Site Reliability Engineer

Date: Apr 25, 2024

Location: IN

Company: Responsive

About Responsive

Responsive (formerly RFPIO) is the global leader in strategic response management software, transforming how organizations share and exchange critical information. The AI-powered Responsive Platform is purpose-built to manage responses at scale, empowering companies across the world to accelerate growth, mitigate risk and improve employee experiences. Nearly 2,000 customers have standardized on Responsive to respond to RFPs, RFIs, DDQs, ESGs, security questionnaires, ad hoc information requests and more. Responsive is headquartered in Portland, OR, with additional offices in Kansas City, MO and Coimbatore, India. Learn more at responsive.io.

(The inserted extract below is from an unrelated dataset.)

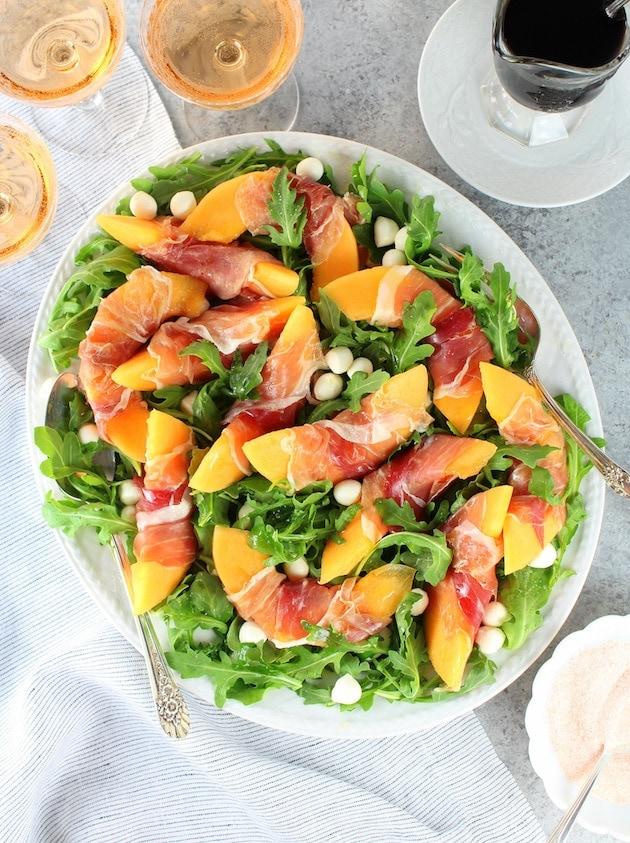 Melon Mozzarella Prosciutto Salad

Essential Responsibilities

  • Partner with product owners and business SMEs to analyze the business needs and improve support ability, scalability and recovery for the engineered solution.
  • Ensure that the overall technical solution is aligned with the business needs and operational teams methodologies
  • Drive the improvement of service availability to reduce the mean time to recovery using automation.
  • Develop methods for autonomous recovery and self-repairing systems. Ensure the solution is consistent with RFPIO architecture, design and development standards
  • Coordinate and plan system releases and hotfixes.
  • Develop methods that allow simplified triage following a set of checklists, run books and standard operating procedures.
  • Make adjustments to adopt new methodologies that provide the business with increased flexibility and agility
  • Support software development by providing operational improvements to non-functional requirements.
  • Develop enhancements to improve service levels by leveraging key performance indicators consisting of monitoring, non-functional testing and availability reports.
  • Provide a service-focused approach leveraging continuous process improvement.
  • Participate in chaos testing to improve system resiliency. Mentor other engineers. Provide overall technical leadership to smaller working teams as needed
  • Stay current with latest development tools, technology ideas, patterns and methodologies; share knowledge by clearly articulating results and ideas to key stakeholders

Education

  • BS or MS in Computer Science or equivalent industry experience

Experience

  • At least 3 to 5 years in a Site Reliability Engineering, DevOps, or Infrastructure focused role
  • Experience supporting internet-facing production services and distributed systems
  • Ability to implement and coordinate telemetry using monitoring and observability tools such as Splunk, Grafana or Prometheus
  • Coding experience using a high-level programming languages like: Java, or Python
  • Automation advocate - you truly believe in removing operational load via software
  • A strong sense of ownership.
  • Experience managing, scaling, and troubleshooting Java applications
  • Familiarity with cloud infrastructure concepts (zones, regions, VPCs, etc)
  • An understanding of a variety of software service deployment packaging, strategies, and tooling
  • Working understanding of common authentication schemes, certificates, and securely managing secrets
  • Capable of designing and implementing automated configuration management processes for repeatable and consistent service deployment

Knowledge, Skills & Ability

  • Prior experience as an SRE, software engineer, DevOps Engineer, or system administrator
  • Experience in system automation technology, such as Ansible
  • Experience in container technologies
  • Experience using cloud services.